======== READING TEXT ========

Auto Insurance Quote

How often should I review my policy?

December 10, 2009

2222498You should review all of your insurance needs at least once a year. If you have a major life change, you should contact your insurance agent or company representative. The change in your life may have a significant impact on your insurance needs. Life changes may include:

  • Marriage or divorce
  • A child or grandchild who is born or adopted
  • Significant changes in your health or that of your spouse/domestic partner
  • Taking on the financial responsibility of an aging parent
  • Purchasing a new home
  • A loved one who requires long-term care
  • Refinancing your home
  • Coming into an inheritance

How can I save money?

December 10, 2009

The price you pay for your homeowners insurance can vary by hundreds of dollars, depending on the size of your house and the insurance company you buy your policy from. Here are some ways to save money.

Shop around

Prices vary from company to company, so it pays to shop around. Get at least three price quotes. You can call companies directly or access information on the Internet. Your state insurance department may also provide comparisons of prices charged by major insurers.

Check the financial health of insurance companies by using ratings from independent rating agencies and consulting consumer magazines.

Get quotes from different types of insurance companies. Some sell through their own agents. These agencies have the same name as the insurance company. Some sell through independent agents who offer policies from several insurance companies. Others do not use agents. They sell directly to consumers over the phone or via the Internet.

But don’t shop price alone. You want a company that answers your questions and handles claims fairly and efficiently. Ask friends and relatives for their recommendations. Contact your state insurance department to find out whether they make available consumer complaint ratios by company.

Select an agent or company representative that takes the time to answer your questions. Remember, you’ll be dealing with this company if you have an accident or other emergency.

Raise your deductible

A deductible is the amount of money you have to pay toward a loss before your insurance company starts to pay a claim. The higher your deductible, the more money you save on your premium. Consider a deductible of at least $500. If you can afford to raise it to $1,000, you may save as much as 25 percent.

If you live in a disaster-prone area, your insurance policy may have a separate deductible for damage from major disasters. If you live near the coast in the East, you may have a separate windstorm deductible, if you live in a state vulnerable to hail storms, you may have a separate deductible for hail, and if you live in an earthquake-prone area, your earthquake policy may have a deductible.

Buy your home and auto policies from the same insurer

Most companies that sell homeowners insurance also sell auto and umbrella liability insurance. (An umbrella liability policy will give you extra liability coverage.) Some insurance companies will reduce your premium by 5 percent to 15 percent if you buy two or more insurance policies from them. But make certain this combined price is lower than buying the coverages from different companies.
Make your home more disaster-resistant

Find out from your insurance agent or company representative what you can do to make your home more resistant to windstorms and other natural disasters. You may be able to save on your premiums by adding storm shutters and shatter-proof glass, reinforcing your roof or buying stronger roofing materials. Older homes can be retrofitted to make them better able to withstand earthquakes. In addition, consider modernizing your heating, plumbing and electrical systems to reduce the risk of fire and water damage.

Don’t confuse what you paid for your house with rebuilding costs

The land under your house isn’t at risk from theft, windstorm, fire and the other perils covered in your homeowners policy. So don’t include its value in deciding how much homeowners insurance to buy. If you do, you’ll pay a higher premium than you should.

======== COLLECTED DATA ========

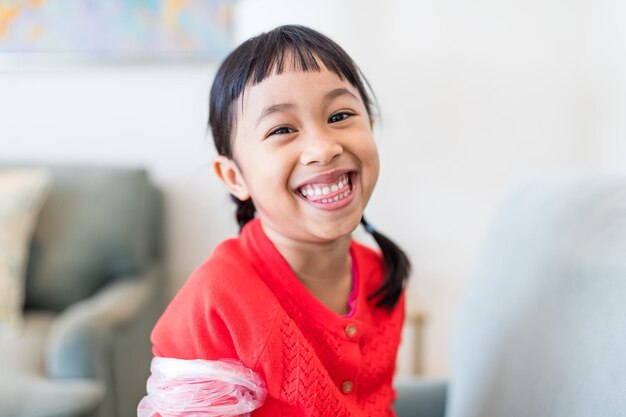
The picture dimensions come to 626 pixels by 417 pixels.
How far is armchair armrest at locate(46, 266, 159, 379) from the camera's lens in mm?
1605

========

* [SET OF TASKS]
1/ Answer these from the insurance text:
(a) How many price quotes does it recommend getting?
(b) How much might you save by raising your deductible to $1,000?
(c) By what range do some companies cut your premium if you buy two or more policies from them?
2/ According to the insurance text, why shouldn't you count the value of the land under your house when deciding how much homeowners insurance to buy?

* [TASK RESULTS]
1/
(a) At least three.
(b) As much as 25 percent.
(c) 5 percent to 15 percent.

2/ The land isn't at risk from theft, windstorm, fire or the other perils a homeowners policy covers. Counting its value would make you pay a higher premium than you should.